Black Friday, Small Business Saturday and Cyber Monday are here, and small business owners are making the final preparations for their busiest time of year. Thanksgiving weekend marks the official beginning of the holiday shopping season, which accounts for up to 50 percent of annual revenues for many retailers, according to JLL’s 2015 Retailer Holiday Survey. In 2014, U.S. consumers spent nearly $51 billion during the four-day Black Friday weekend alone, and total holiday sales topped $616 billion.
Unfortunately, the holidays are also peak season for credit card fraud, as identity thieves use stolen card numbers to make purchases, often leaving merchants to foot the bill. Fraud cost U.S. retailers approximately $32 billion in 2014, according to Business Insider, an increase of nearly 50 percent over the previous year. Although nobody is immune to these scams, by following a few best practices, you can help to protect your customers and your business by ensuring that all of your card transactions are legit.
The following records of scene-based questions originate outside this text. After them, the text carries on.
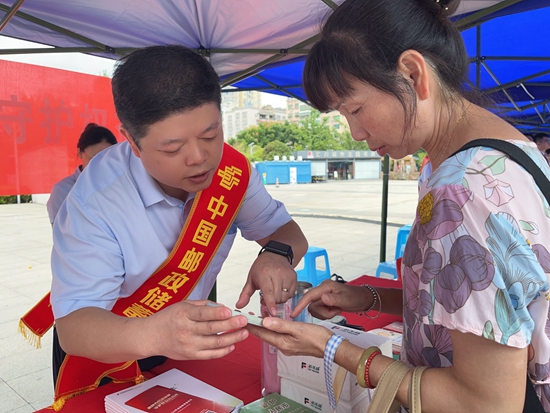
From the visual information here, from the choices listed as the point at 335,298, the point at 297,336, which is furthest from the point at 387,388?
the point at 335,298

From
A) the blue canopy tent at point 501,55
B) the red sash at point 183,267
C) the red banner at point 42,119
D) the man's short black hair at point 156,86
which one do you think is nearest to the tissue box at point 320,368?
the red sash at point 183,267

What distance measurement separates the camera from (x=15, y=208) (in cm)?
1352

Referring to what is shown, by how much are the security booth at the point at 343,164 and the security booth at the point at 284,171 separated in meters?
4.50

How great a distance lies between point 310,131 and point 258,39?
45.6 m

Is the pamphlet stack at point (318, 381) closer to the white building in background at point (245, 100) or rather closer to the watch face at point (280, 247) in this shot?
the watch face at point (280, 247)

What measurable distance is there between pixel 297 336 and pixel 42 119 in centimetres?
289

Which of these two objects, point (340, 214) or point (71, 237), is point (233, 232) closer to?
point (71, 237)

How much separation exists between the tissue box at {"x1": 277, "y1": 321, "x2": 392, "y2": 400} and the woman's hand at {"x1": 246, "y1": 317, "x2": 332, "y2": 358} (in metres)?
0.09

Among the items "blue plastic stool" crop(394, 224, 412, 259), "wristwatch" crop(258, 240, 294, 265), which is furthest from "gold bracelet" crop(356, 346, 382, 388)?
"blue plastic stool" crop(394, 224, 412, 259)

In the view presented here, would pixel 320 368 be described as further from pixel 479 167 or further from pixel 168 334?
pixel 479 167

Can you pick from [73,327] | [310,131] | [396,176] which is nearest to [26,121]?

- Use EMV-enabled terminals
Your in-store credit card processing system should support the new EMV-chip cards, which can dramatically reduce fraud. Unlike the traditional magnetic strip cards, EMV cards include a special microchip that generates an encrypted code for each transaction, making it nearly impossible to steal the card data. What’s more, if you’re not using an EMV card reader, your business could be on the hook financially for fraudulent transactions under the EMV liability shift that took effect on October 1, 2015.
- Confirm the customer’s identity
If the shopper is using a magnetic strip credit or debit card at your brick-and-mortar location, check the back of the card for a signature and ask for a driver’s license or other photo ID as a condition of accepting payment. Make sure all of your employees are trained on this policy and understand that exceptions are not allowed, even for friends.
- Don’t accept damaged cards
If a card looks like it has been tampered with or the magnetic strip does not work, ask the customer for a different form of payment. Never manually enter card information, especially if the card looks damaged or altered in any way. It’s better to inconvenience one customer by being overly cautious than to unwittingly play a part in identity theft.
- Stay alert
Identity thieves are often masters of distraction. They may be very talkative, rummage in their bags, or act irate and in a hurry to keep the cashier focused on their actions rather than the card they’re using. A potential fraudster also may try to make a large purchase just before closing, when clerks are tired or eager to ring up a large sale at the end of their shift. Make sure your employees follow rigorous card authorization protocols, regardless of what is happening around them, the size of the purchase, or the time of day.
- Check CVV numbers and AVS data
For online purchases or transactions by phone, requesting the CVV code helps ensure that the buyer physically has the card in hand. (The new EMV chip cards do not have a CVV code, however, so this safeguard is not foolproof.) Also be sure to use the Addresses Verification System (AVS) to confirm that the billing information matches what the card issuer has on file for the street number as well as the zip code.
- Comply with PCI Security Standards
Part of your responsibility as a merchant is to protect your customers’ information from identity theft. Ensuring that your systems for credit card processing and data storage meet PCI DSS guidelines can help prevent fraud while also safeguarding your business. The fallout of a security breach can include lawsuits, insurance claims, and government fines, in addition to serious reputation damage and a lost business. Learn more about the PCI Compliance tools from Integrity Payment Systems to help your business achieve and maintain PCI compliant status.
Integrity Payment Systems takes credit card fraud seriously, and we are committed to put a stop to this growing trend. We make it our mission to help educate merchants on the tools and strategies available to them to reduce the risk of counterfeit transactions. By learning a few best practices that you can use to prevent fraud at the point of sale, as well as for online purchases, you can protect your customers’ valuable financial data and keep the holidays bright for everyone.